● DOCUMENT TEXT:
What We Carry: Healing the Wounds We Don’t Talk About
Some wounds don’t bleed. They echo.
You grow up, change cities, earn degrees, raise children - and still find yourself reacting with confusion to the smallest triggers. A tone. A silence. A forgotten birthday. You wonder why you feel so hurt, so quickly. And deep down, you know: it’s not about now. It’s about then.
Childhood wounds don’t always look like violence or chaos. Sometimes, they look like emotional neglect - never being hugged enough, or being told you’re "too sensitive." Sometimes, it’s growing up in a house where love had conditions. Be obedient, and you’re valued. Speak up, and you’re punished.
Your pain doesn’t have to be loud to be real. You’re allowed to heal - even if no one else ever said sorry...!
And because these experiences aren’t dramatic, they’re often dismissed - even by ourselves. "It wasn’t that bad," we say. But the body remembers. The nervous system remembers. The small child inside us still flinches when she feels unseen.
As women, we are often expected to forget. To forgive quickly. To "move on." But healing doesn’t mean pretending the past didn’t happen. It means finally allowing yourself to feel what you weren’t allowed to back then - fear, anger, grief, even rage. It means giving that younger version of you what she didn’t receive: protection, kindness, voice.
You may find it uncomfortable at first. Writing about old memories. Naming feelings. Feeling "too emotional." But this discomfort is part of the repair. You are interrupting a generational pattern of silence.
Some women find healing in therapy. Some in journaling. Some in talking to trusted friends. Others in parenting differently - becoming the safe space they never had. All are valid. All are brave.

 
You are not broken because you’re still affected by the past. You’re human.
And if you’ve carried pain quietly for years, you deserve to know:
You are allowed to speak. You are allowed to feel. You are allowed to heal - even if no one ever apologized. Even if no one else remembers what happened.
What matters now is that you remember.
And that you begin again, gently, in your own time.

● DATASET EXCERPTS:
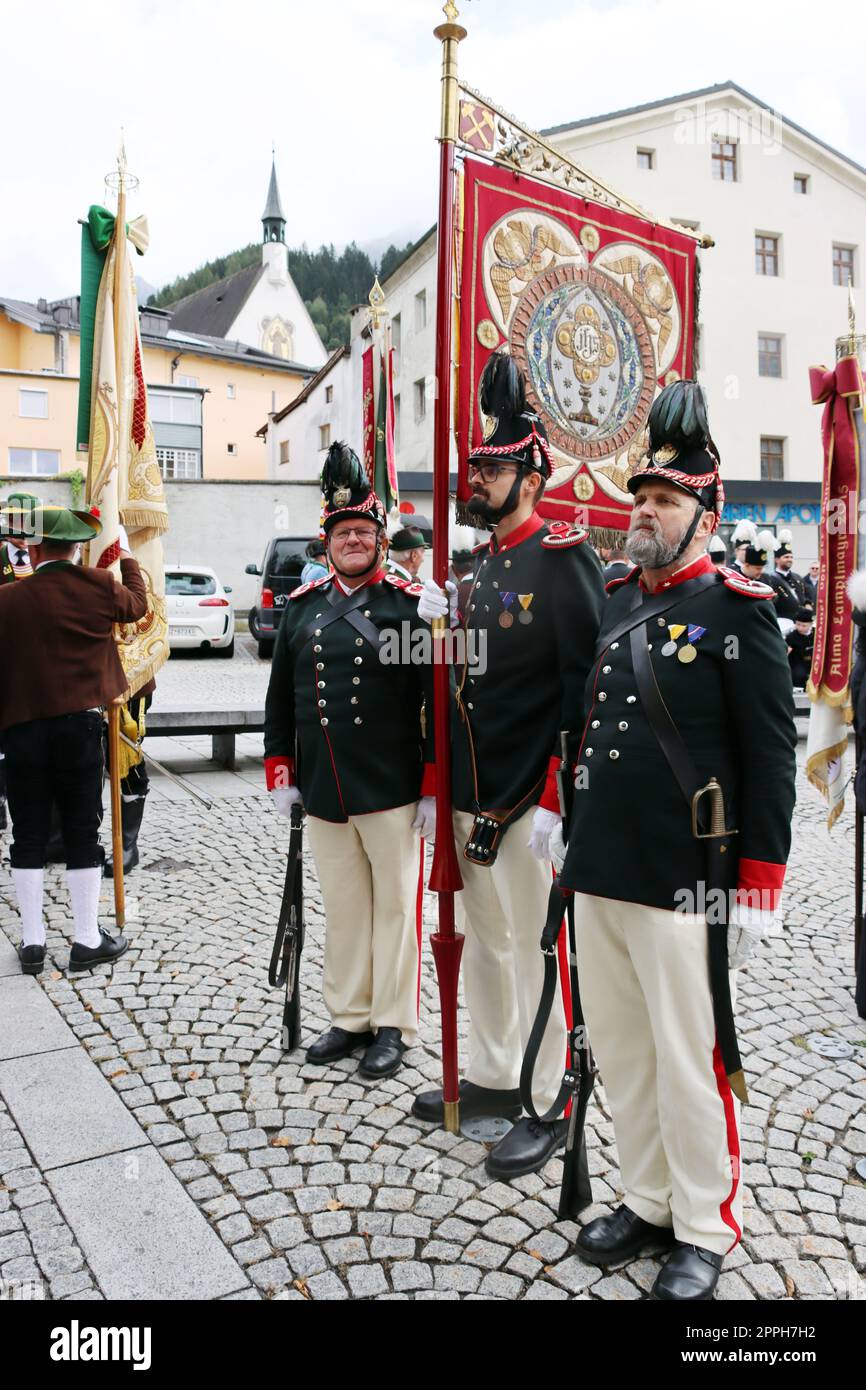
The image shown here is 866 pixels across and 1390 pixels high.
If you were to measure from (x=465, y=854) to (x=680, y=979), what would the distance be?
959 millimetres

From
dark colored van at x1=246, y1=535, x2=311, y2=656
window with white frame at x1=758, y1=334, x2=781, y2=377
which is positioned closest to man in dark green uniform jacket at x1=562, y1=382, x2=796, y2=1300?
dark colored van at x1=246, y1=535, x2=311, y2=656

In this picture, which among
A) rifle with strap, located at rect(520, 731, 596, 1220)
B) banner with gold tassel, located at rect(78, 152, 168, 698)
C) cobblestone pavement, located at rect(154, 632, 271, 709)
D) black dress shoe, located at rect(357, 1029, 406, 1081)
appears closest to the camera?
rifle with strap, located at rect(520, 731, 596, 1220)

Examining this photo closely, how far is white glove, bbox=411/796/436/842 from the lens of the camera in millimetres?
3764

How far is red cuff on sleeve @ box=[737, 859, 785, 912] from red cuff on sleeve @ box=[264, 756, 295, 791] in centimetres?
204

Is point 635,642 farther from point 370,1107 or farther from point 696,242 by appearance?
point 696,242

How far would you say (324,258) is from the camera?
86.6 m

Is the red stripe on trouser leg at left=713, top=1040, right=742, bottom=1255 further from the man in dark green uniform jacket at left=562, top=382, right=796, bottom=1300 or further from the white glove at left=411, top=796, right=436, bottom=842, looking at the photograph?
the white glove at left=411, top=796, right=436, bottom=842

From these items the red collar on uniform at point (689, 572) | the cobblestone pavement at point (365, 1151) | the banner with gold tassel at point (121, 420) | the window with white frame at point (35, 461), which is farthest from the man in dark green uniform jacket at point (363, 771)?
the window with white frame at point (35, 461)

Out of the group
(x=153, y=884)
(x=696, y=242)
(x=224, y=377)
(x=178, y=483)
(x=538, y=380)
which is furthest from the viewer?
(x=224, y=377)

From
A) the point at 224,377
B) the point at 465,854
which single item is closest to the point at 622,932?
the point at 465,854

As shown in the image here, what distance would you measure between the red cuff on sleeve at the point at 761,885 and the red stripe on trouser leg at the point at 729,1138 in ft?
1.29

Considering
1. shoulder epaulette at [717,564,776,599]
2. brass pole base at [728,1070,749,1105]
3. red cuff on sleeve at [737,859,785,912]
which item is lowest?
brass pole base at [728,1070,749,1105]

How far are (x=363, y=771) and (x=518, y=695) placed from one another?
0.80 metres

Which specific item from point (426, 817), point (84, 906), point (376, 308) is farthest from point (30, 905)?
point (376, 308)
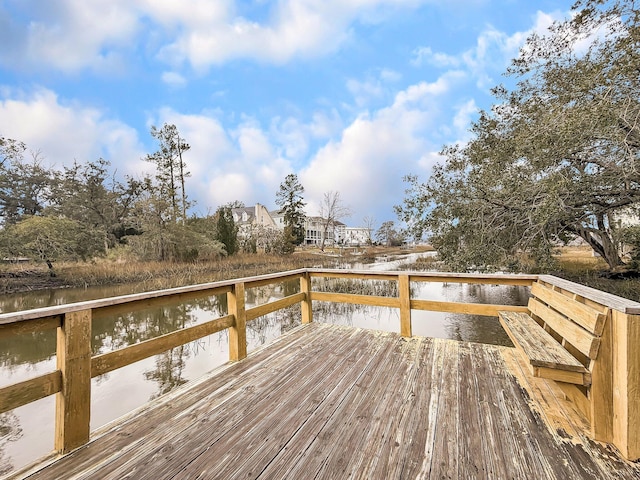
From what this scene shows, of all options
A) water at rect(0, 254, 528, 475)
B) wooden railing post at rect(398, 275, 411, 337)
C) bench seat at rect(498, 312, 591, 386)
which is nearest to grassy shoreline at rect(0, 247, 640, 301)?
water at rect(0, 254, 528, 475)

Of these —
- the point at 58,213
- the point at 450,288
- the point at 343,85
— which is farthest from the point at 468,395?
the point at 58,213

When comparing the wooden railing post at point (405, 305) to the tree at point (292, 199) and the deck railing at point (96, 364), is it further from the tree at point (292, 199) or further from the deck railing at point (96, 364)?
the tree at point (292, 199)

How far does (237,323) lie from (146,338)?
3716 mm

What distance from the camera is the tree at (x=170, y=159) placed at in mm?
18922

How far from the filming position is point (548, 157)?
5.51 metres

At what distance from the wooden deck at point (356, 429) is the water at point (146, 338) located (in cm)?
165

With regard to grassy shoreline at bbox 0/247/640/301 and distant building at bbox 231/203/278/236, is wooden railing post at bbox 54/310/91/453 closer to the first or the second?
grassy shoreline at bbox 0/247/640/301

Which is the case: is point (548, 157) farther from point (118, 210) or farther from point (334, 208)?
point (334, 208)

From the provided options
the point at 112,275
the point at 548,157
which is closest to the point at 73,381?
the point at 548,157

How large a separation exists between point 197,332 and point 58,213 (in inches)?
950

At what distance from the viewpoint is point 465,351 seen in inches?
110

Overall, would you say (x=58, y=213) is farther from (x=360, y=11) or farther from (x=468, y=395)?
(x=468, y=395)

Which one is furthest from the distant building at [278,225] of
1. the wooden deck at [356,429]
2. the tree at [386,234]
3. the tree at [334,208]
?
the wooden deck at [356,429]

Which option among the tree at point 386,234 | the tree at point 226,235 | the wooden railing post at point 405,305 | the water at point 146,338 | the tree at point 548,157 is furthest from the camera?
the tree at point 386,234
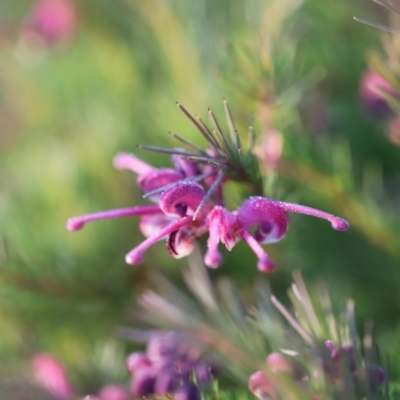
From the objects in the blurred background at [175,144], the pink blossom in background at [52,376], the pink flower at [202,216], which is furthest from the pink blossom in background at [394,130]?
the pink blossom in background at [52,376]

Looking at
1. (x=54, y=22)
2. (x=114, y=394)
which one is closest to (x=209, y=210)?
(x=114, y=394)

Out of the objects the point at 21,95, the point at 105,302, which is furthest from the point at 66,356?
the point at 21,95

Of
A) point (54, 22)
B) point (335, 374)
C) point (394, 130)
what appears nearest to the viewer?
point (335, 374)

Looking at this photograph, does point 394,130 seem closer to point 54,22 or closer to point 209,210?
point 209,210

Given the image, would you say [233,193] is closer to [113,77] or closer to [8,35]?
[113,77]

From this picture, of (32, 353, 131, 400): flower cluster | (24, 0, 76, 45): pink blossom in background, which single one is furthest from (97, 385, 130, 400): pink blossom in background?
(24, 0, 76, 45): pink blossom in background

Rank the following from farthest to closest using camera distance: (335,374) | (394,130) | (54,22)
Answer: (54,22)
(394,130)
(335,374)
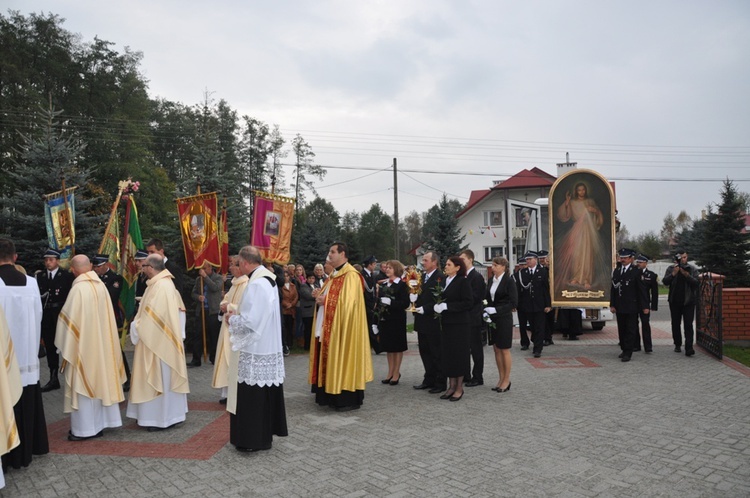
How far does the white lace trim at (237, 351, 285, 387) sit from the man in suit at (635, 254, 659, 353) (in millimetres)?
7851

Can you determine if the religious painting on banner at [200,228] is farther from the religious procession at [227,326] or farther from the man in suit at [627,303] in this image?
the man in suit at [627,303]

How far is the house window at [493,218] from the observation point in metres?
47.0

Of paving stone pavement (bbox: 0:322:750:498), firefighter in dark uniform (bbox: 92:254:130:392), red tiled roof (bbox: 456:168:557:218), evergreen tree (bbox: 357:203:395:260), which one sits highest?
red tiled roof (bbox: 456:168:557:218)

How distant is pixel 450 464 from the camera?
5.01m

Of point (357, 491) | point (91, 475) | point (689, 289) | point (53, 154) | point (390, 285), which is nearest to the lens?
point (357, 491)

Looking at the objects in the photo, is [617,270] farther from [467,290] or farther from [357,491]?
[357,491]

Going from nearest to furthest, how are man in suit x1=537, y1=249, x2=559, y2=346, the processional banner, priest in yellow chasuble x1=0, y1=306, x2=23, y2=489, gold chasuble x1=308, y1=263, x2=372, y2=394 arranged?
priest in yellow chasuble x1=0, y1=306, x2=23, y2=489 → gold chasuble x1=308, y1=263, x2=372, y2=394 → the processional banner → man in suit x1=537, y1=249, x2=559, y2=346

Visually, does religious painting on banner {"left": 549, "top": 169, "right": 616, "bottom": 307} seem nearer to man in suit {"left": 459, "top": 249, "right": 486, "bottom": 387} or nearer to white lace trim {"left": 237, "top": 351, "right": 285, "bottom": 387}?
man in suit {"left": 459, "top": 249, "right": 486, "bottom": 387}

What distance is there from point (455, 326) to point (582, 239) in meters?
7.29

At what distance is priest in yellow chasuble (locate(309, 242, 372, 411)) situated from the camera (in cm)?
703

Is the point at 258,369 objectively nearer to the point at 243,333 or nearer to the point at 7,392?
the point at 243,333

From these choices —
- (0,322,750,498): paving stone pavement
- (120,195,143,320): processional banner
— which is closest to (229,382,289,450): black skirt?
(0,322,750,498): paving stone pavement

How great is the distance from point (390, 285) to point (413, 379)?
5.72 feet

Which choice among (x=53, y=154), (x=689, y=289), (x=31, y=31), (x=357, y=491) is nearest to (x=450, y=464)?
(x=357, y=491)
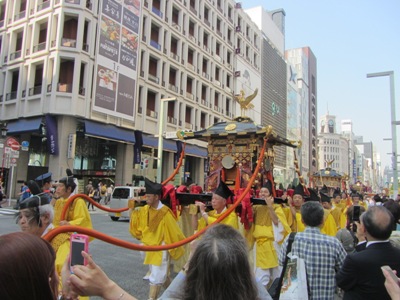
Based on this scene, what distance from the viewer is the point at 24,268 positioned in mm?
1303

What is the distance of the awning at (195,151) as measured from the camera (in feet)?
107

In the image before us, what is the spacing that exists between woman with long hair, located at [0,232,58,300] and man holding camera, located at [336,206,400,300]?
227 cm

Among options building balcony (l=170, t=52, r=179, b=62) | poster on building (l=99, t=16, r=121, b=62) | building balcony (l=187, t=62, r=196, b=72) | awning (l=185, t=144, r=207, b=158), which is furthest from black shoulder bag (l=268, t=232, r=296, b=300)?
building balcony (l=187, t=62, r=196, b=72)

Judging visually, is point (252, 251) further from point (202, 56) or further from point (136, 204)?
point (202, 56)

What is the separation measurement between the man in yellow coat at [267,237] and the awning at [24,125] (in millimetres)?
20189

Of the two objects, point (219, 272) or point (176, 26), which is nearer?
point (219, 272)

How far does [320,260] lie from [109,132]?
2208 centimetres

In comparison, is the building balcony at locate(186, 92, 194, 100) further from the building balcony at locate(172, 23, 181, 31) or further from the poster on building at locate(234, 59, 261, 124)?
the poster on building at locate(234, 59, 261, 124)

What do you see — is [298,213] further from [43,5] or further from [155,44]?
[155,44]

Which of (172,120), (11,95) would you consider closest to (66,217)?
(11,95)

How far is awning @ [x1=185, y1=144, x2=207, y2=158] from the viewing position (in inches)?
1280

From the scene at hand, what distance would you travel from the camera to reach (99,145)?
27.8 metres

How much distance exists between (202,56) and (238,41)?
949cm

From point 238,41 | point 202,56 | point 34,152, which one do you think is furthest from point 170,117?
point 238,41
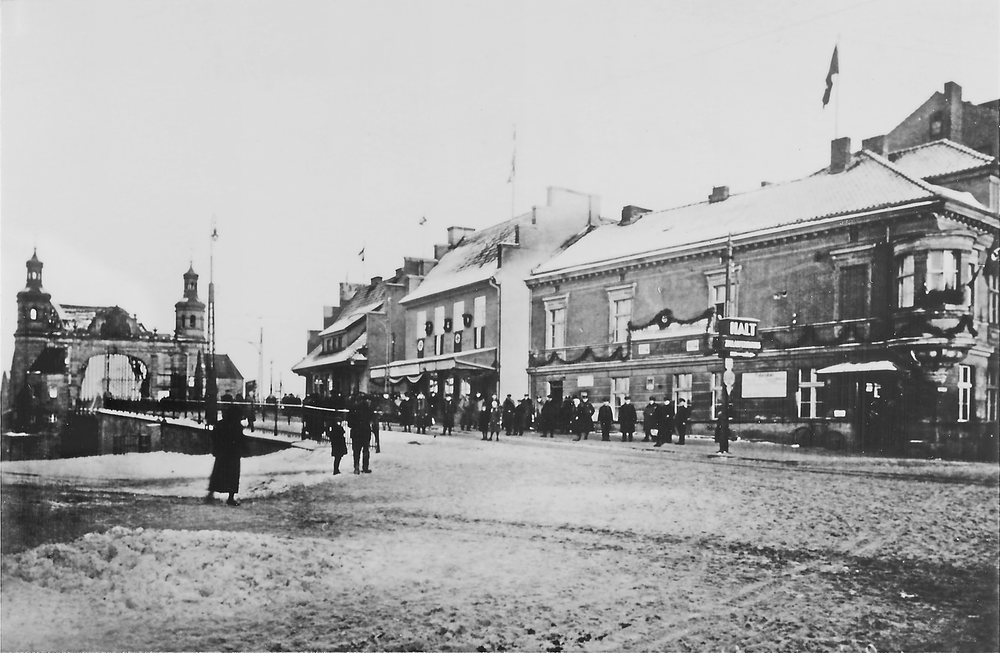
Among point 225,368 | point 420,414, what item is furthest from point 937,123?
point 225,368

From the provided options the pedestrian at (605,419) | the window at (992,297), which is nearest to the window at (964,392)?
the window at (992,297)

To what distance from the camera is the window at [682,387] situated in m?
3.48

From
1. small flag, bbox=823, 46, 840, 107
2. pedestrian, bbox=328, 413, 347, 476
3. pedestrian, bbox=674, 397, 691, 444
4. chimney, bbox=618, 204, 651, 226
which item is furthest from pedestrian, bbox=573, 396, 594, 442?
small flag, bbox=823, 46, 840, 107

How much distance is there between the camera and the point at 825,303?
3248 millimetres

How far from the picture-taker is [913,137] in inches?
138

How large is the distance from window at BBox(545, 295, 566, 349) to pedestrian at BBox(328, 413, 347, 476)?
3.37 feet

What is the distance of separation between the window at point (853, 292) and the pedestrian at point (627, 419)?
96 centimetres

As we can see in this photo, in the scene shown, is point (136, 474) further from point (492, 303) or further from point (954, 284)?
point (954, 284)

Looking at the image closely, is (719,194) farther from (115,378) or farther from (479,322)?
(115,378)

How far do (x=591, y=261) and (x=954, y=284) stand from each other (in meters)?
1.49

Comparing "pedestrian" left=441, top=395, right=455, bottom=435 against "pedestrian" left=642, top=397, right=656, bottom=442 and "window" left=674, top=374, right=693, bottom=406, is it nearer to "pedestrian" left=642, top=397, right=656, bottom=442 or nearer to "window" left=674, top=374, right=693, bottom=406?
"pedestrian" left=642, top=397, right=656, bottom=442

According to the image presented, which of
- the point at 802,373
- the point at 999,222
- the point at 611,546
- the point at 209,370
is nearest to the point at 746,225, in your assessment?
the point at 802,373

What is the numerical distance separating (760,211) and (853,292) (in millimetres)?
538

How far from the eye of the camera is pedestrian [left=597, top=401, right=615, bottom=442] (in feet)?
11.9
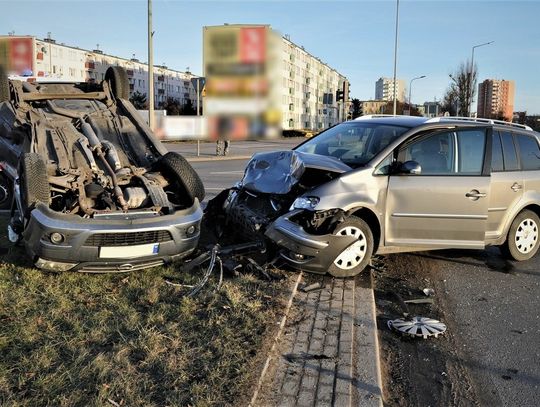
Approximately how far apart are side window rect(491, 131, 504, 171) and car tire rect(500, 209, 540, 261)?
73 cm

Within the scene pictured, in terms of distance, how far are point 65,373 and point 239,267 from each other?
2338mm

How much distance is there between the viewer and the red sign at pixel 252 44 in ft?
84.4

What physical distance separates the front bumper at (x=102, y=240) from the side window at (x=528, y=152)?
428 cm

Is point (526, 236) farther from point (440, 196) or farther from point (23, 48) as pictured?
point (23, 48)

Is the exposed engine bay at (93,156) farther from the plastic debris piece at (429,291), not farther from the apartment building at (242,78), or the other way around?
the apartment building at (242,78)

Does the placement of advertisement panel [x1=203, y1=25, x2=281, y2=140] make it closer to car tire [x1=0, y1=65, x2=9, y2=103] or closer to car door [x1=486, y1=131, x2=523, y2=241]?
car tire [x1=0, y1=65, x2=9, y2=103]

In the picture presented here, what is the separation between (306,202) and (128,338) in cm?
239

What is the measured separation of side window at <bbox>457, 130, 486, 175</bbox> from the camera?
5.92 meters

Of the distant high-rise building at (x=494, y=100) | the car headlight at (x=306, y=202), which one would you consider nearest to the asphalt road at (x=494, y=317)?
the car headlight at (x=306, y=202)

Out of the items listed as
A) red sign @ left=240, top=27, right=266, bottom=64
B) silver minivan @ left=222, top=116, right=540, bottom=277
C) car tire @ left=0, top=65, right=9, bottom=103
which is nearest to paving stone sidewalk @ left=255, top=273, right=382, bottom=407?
silver minivan @ left=222, top=116, right=540, bottom=277

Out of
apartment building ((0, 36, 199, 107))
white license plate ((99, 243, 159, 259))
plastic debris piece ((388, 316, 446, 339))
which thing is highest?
apartment building ((0, 36, 199, 107))

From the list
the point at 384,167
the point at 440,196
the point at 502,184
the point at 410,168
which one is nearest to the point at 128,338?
the point at 384,167

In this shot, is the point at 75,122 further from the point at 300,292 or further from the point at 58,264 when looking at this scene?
the point at 300,292

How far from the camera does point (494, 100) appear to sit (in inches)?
3260
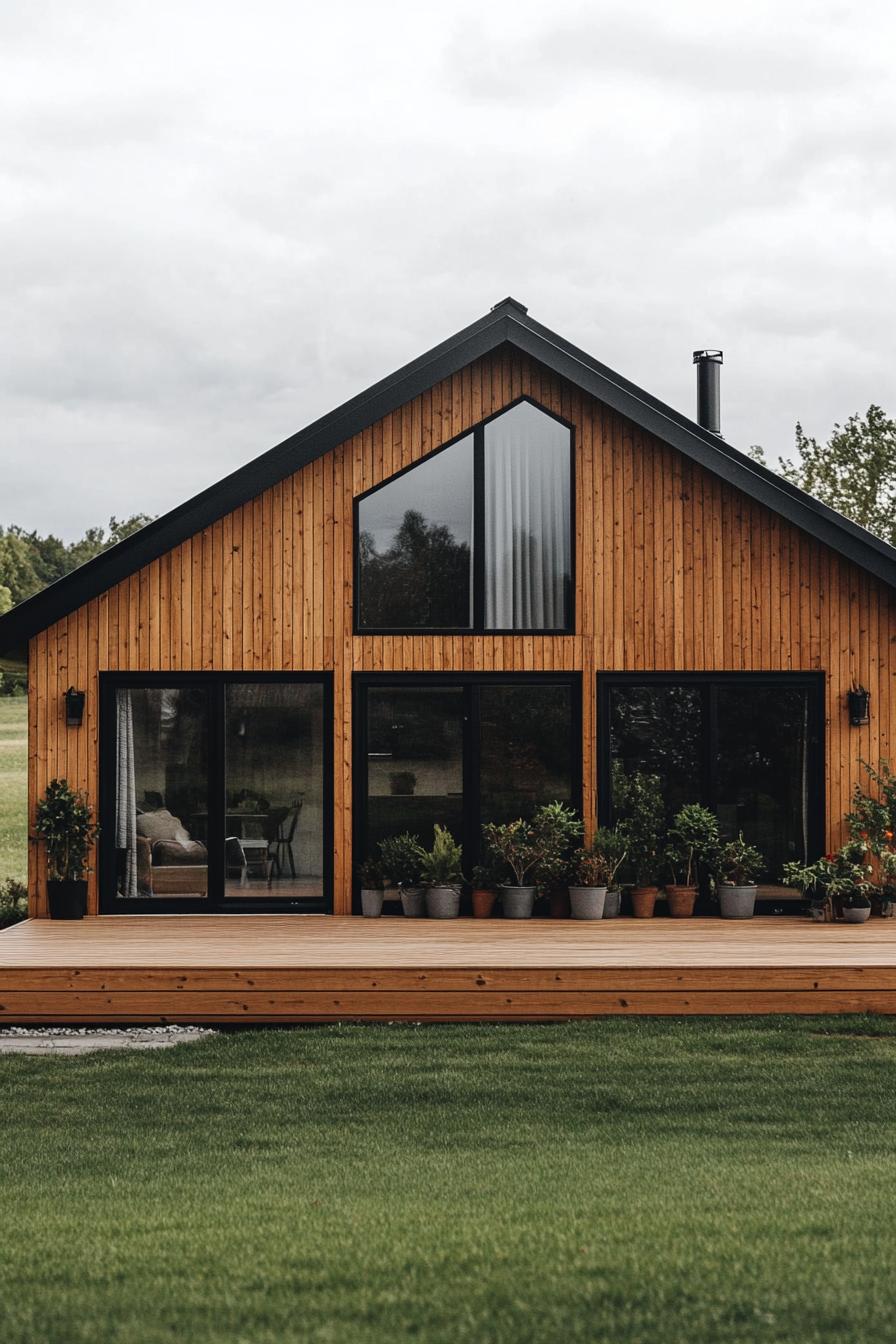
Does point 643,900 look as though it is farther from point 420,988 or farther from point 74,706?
point 74,706

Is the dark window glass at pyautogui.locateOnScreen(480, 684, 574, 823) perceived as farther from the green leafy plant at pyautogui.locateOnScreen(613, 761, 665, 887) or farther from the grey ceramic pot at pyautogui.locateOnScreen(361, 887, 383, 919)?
the grey ceramic pot at pyautogui.locateOnScreen(361, 887, 383, 919)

● WORK ORDER 1: According to the essay about childhood wounds, what does healing not mean?
● WORK ORDER 2: Reproduce the essay about childhood wounds from the words "You are not" through the words "that you remember.".
The listing has no connection to the essay about childhood wounds.

● YOUR SOLUTION 1: Pretending the past didn't happen.

● YOUR SOLUTION 2:
You are not broken because you’re still affected by the past. You’re human.
And if you’ve carried pain quietly for years, you deserve to know:
You are allowed to speak. You are allowed to feel. You are allowed to heal - even if no one ever apologized. Even if no one else remembers what happened.
What matters now is that you remember.